There are tons of different business process improvement techniques that companies have tried over the years. Many are IT focused, where the next powerful software promises higher efficiency and service. Once upon a time, “Quality Circles” were the rage, yet only a few companies managed to see the autonomous improvement they hoped for. When done correctly, meaning both strategy and execution have to be right, kaizen and kaizen events tends to be one of the most effective at delivering real results.

Some Definitions


 “Kaizen” is a Japanese term that loosely translates to mean continuous improvement. Kaizen describes a mindset of pursuing a number of small changes to processes that will add up to a major impact. The steady march of observing today’s process, having a clear picture of a better “future state”, and making numerous small changes will usually have a cumulative effect more dramatic and quickly than the months of planning and then implementing a big capital project.

“Kaizen Events” are organized short-duration projects designed to give a small team a very specific objective to tackle in just a few days. The team is typically guided by an outside expert who provides targeted training in a few key principles and tools the team will use to shape their ideas, and who guides the team’s efforts over the next few days.



The event is rather action-oriented with many ideas implemented as experiments to see what can actually happen when tried, versus a more traditional approach of planning and predicting the perfect solution before taking any action.

What it Means for Kaizen to be Done Correctly

There are Two Critical Elements to Using Kaizen Successfully: Strategy and Execution. Strategy First, then Kaizen

Kaizen events must be integrated within the larger improvement strategy and be part of the coordinated plan to achieve the strategic goals. kaizen won’t be the only method used, but where Kaizen events are selected as the improvement approach, it’s important that they directly tie back to the improvement strategy.

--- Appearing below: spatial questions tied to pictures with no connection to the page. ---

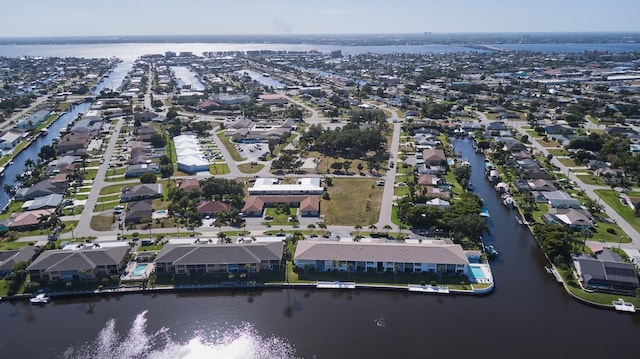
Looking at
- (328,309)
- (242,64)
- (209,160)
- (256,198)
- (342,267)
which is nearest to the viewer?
(328,309)

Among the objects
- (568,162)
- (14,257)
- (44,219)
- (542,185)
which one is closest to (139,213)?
(44,219)

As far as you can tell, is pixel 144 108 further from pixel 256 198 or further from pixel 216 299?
pixel 216 299

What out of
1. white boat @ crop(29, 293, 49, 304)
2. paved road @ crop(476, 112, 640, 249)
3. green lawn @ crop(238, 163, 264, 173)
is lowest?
white boat @ crop(29, 293, 49, 304)

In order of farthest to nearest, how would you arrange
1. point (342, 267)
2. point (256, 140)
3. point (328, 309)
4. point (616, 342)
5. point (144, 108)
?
point (144, 108), point (256, 140), point (342, 267), point (328, 309), point (616, 342)

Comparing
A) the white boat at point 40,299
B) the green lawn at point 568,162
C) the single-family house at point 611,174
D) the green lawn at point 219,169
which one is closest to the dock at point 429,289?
the white boat at point 40,299

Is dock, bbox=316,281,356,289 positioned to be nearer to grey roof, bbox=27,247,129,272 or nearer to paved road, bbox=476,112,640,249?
grey roof, bbox=27,247,129,272

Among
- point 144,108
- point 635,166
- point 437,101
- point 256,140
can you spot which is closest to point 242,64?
point 144,108

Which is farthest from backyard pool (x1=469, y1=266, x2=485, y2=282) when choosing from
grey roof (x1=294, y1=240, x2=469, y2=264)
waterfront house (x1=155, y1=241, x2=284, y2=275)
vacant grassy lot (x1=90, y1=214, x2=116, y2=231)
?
vacant grassy lot (x1=90, y1=214, x2=116, y2=231)
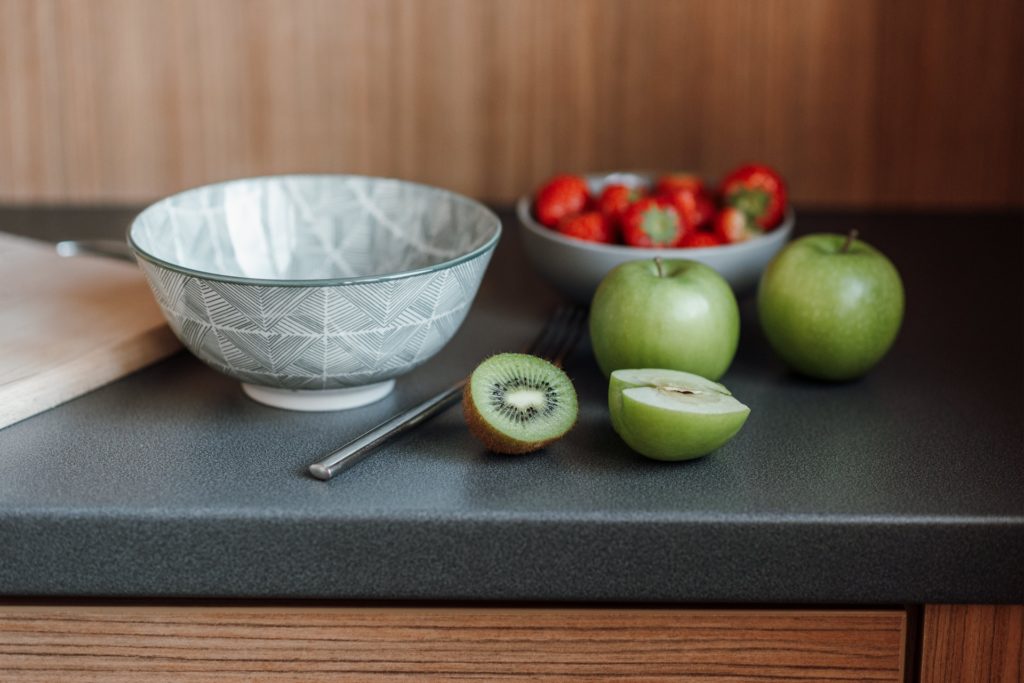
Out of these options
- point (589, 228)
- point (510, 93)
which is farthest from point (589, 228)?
point (510, 93)

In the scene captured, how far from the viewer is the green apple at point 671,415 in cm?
70

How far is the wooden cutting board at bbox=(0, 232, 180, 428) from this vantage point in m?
0.80

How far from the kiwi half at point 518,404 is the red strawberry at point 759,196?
0.36 m

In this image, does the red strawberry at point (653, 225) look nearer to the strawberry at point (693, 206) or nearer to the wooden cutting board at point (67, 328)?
the strawberry at point (693, 206)

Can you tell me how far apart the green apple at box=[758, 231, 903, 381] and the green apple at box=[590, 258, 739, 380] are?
0.05m

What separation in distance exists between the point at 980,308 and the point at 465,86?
0.61 m

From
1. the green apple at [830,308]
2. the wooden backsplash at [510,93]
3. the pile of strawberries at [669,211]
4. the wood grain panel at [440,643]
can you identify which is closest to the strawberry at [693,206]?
the pile of strawberries at [669,211]

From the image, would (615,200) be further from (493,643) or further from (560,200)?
(493,643)

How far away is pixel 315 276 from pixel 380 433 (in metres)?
0.26

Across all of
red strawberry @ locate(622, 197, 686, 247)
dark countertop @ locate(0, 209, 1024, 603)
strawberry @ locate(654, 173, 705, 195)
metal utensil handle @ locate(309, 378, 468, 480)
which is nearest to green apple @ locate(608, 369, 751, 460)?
dark countertop @ locate(0, 209, 1024, 603)

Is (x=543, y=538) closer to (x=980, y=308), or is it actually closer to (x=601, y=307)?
(x=601, y=307)

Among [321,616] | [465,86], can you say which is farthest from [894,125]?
[321,616]

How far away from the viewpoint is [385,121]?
1318 millimetres

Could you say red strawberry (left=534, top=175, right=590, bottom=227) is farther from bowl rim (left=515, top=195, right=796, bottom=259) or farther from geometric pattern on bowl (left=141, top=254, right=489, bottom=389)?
geometric pattern on bowl (left=141, top=254, right=489, bottom=389)
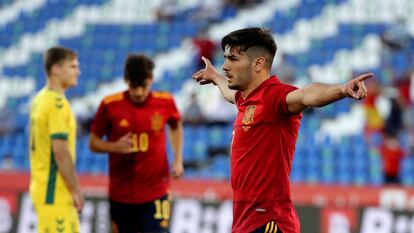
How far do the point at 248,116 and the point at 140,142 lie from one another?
→ 272cm

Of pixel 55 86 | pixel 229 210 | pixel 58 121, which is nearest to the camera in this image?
pixel 58 121

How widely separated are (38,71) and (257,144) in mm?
14546

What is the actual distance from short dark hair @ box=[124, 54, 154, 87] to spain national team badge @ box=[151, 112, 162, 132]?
39 cm

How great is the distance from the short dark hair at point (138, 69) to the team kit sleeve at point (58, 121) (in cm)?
76

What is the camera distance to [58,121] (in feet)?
23.7

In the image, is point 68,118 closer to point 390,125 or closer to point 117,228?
point 117,228

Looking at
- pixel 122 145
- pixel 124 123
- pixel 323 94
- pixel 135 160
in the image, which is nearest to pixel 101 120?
pixel 124 123

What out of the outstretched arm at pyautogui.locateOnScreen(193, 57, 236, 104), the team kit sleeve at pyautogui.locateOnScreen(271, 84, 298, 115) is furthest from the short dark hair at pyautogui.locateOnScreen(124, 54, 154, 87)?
the team kit sleeve at pyautogui.locateOnScreen(271, 84, 298, 115)

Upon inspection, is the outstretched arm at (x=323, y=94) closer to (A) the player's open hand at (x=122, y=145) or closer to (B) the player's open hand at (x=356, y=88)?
(B) the player's open hand at (x=356, y=88)

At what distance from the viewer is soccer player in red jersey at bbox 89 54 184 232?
7.95 metres

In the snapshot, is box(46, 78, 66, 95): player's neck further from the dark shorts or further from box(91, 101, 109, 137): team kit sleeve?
the dark shorts

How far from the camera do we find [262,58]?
539 centimetres

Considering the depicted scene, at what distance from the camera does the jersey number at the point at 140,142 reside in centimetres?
796

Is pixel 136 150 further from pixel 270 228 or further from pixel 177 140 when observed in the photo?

Each planned kaizen event has an objective that will put a building block in place or will solve a problem that is getting in the way of achieving strategic goals. Create the operational improvement plan to itemize clearly:

  • the building blocks required to provide a solid foundation
  • problems your team is experiencing today that get in the way of sustaining results.

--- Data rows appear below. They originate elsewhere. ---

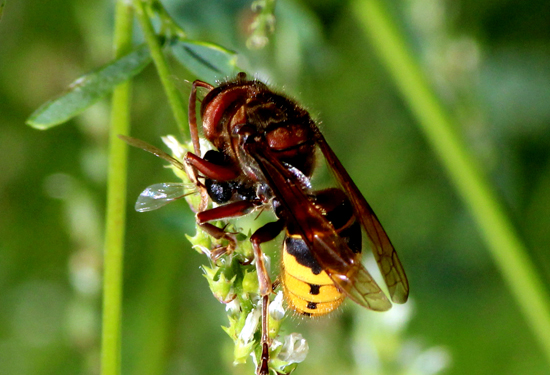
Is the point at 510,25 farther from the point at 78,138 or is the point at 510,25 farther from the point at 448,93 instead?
the point at 78,138

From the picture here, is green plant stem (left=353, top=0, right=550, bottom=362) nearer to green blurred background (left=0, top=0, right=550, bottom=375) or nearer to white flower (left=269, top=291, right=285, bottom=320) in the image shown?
green blurred background (left=0, top=0, right=550, bottom=375)

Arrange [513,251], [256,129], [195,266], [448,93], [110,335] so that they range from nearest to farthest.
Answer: [110,335] → [256,129] → [513,251] → [448,93] → [195,266]

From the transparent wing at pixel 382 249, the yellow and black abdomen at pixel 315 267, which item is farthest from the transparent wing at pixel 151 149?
the transparent wing at pixel 382 249

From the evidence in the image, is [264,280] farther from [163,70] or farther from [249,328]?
[163,70]

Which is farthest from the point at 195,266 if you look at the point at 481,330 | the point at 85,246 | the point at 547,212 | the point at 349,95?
the point at 547,212

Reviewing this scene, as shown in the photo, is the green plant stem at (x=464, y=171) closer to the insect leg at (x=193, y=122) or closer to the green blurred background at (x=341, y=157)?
the green blurred background at (x=341, y=157)

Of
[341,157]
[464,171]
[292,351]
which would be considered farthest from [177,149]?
[341,157]

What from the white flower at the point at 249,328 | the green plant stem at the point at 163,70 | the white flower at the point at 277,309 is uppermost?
the green plant stem at the point at 163,70
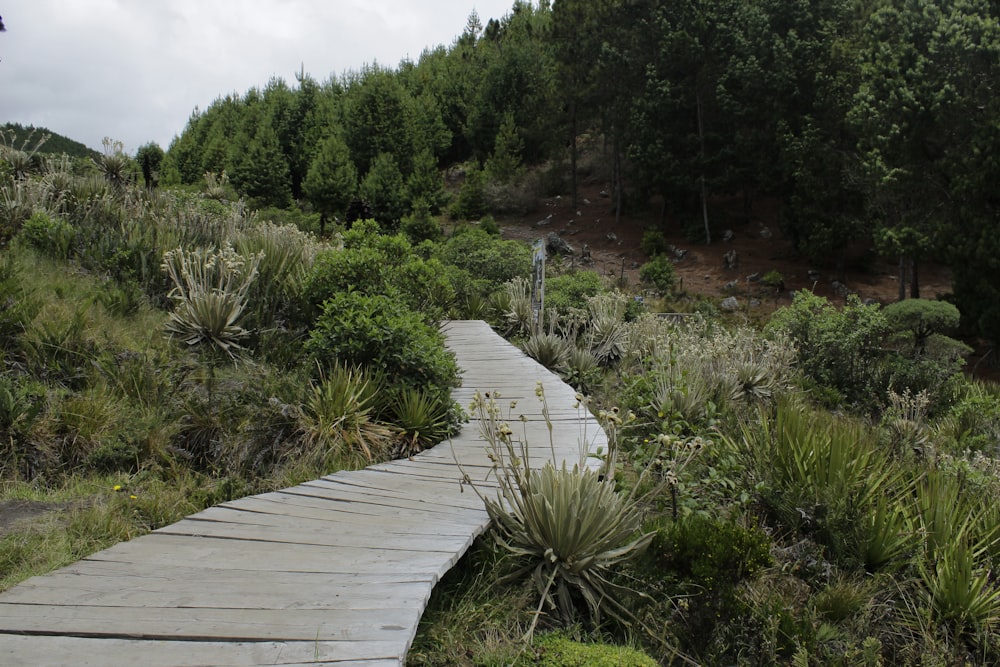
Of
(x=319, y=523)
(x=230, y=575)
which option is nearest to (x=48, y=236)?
(x=319, y=523)

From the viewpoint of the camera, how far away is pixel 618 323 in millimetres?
9406

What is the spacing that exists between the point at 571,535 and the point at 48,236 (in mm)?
7422

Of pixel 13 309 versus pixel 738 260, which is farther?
pixel 738 260

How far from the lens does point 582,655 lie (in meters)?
2.72

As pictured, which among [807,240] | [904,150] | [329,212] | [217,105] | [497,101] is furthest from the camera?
[217,105]

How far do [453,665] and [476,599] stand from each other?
1.43 feet

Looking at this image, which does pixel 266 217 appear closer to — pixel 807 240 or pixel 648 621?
pixel 807 240

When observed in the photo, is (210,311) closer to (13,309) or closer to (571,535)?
(13,309)

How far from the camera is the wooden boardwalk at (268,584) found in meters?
2.24

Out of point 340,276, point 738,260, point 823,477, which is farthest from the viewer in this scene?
point 738,260

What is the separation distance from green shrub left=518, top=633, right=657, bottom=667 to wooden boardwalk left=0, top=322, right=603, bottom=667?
0.53 meters

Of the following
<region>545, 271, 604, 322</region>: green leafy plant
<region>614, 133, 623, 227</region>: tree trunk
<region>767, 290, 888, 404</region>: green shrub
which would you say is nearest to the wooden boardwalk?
<region>545, 271, 604, 322</region>: green leafy plant

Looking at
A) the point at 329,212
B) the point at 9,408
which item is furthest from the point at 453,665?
the point at 329,212

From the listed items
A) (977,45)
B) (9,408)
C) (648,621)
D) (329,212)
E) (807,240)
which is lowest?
(648,621)
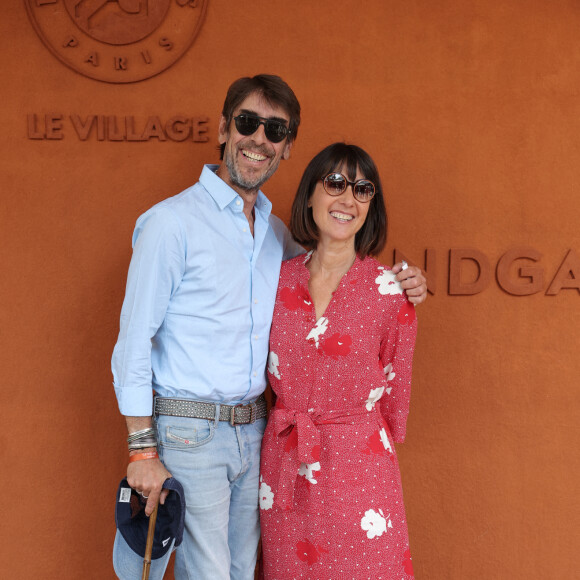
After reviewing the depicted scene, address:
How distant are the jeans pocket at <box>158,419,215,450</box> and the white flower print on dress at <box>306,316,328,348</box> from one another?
0.43 meters

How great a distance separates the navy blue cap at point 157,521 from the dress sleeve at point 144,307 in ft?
0.81

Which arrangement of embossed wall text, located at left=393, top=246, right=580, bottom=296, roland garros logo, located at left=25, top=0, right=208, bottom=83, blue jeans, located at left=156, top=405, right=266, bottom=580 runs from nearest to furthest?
blue jeans, located at left=156, top=405, right=266, bottom=580 < roland garros logo, located at left=25, top=0, right=208, bottom=83 < embossed wall text, located at left=393, top=246, right=580, bottom=296

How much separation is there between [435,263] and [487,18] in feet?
3.43

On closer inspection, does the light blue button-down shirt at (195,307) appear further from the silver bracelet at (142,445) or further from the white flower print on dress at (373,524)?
the white flower print on dress at (373,524)

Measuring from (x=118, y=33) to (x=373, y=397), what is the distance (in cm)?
169

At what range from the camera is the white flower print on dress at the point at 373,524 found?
6.20 feet

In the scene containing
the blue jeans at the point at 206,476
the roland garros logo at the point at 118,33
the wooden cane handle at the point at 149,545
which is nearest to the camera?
the wooden cane handle at the point at 149,545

These two itemized lists become your candidate projects, some of which are appropriate for Kaizen teams to tackle.

Sometimes, you will require a cross-functional team for a longer time period than is appropriate for a kaizen event. We typically launch “Breakthrough Teams” when this is the case. A breakthrough team will still schedule kaizen events into its improvement schedule – just recognize this scope is much larger than kaizen only.

How Well Kaizen is Executed Matters

One best practice for executing kaizen well is to create a cross-functional team structure that includes team members who do the job in this process being studied AND those from other areas. Choose a team leader who is accountable for the team achieving its goals, a facilitator to support the team by removing barriers and gaining management support, and an external expert to make sure the improvement principles and philosophies are understood and utilized correctly.


Above view of several business people planning work at round table



Another best practice is to create a structured calendar to ensure management and employee buy-in and support. During the 1-2 weeks prior to the event, the leader and facilitator prepare for success by studying the current situation, collecting data, communicating with process owners, and engaging the team members and management team. During the kaizen week, there is a kick off on day 1, a final presentation on the last day, and a management discussion to close out each day. After the event week, the team members commit to completing items that will ensure successful results and roll-out the main lessons learned.



This includes documenting new standard procedures, cross training employees (sometimes on multiple shifts or in virtual locations), creating metrics and visual tracking methods, and writing up a summary to share with other areas.

Avoid These Common Mistakes

There are some basic mistakes companies make that prevent Kaizen evens from helping your team achieve its full potential. Avoid these mistakes and you’ll be fine:

  1. Jumping into kaizen without having a strategy and improvement plan to know where Kaizen makes sense
  2. Thinking everything should be a kaizen – other methods might be better for your situation
  3. Launching a kaizen team without adequate preparation, which includes getting support from the process owners, alignment from the managers, involvement from the future team, and communicating well to all parties
  4. Forgetting to integrate guiding principles into the team’s process – e.g., if you’re implementing lean principles, make sure the team has a lean expert to provide guidance
  5. Skipping the formal kickoff, daily update, or final presentation – these critical meetings ensure the team and management sponsors are aligned
  6. Ignoring the need for the team to have dedicated time for follow-up

Kaizen Has Tons of Positive Benefits

Do kaizen right, and you’ll be rewarded with many positive benefits, including:

  • Results that sustain
  • Improved employee morale because they contributed to creating the new process
  • Resources who are trainied quickly to adopt new principles
  • Visual metrics so everyone can see the improved results

Kaizen is fun when you do it right. When you tie your kaizen activity into your strategy, execute well as described above, and avoid the mistakes listed your results will blow away your expectations and you will enjoy sustainable progress.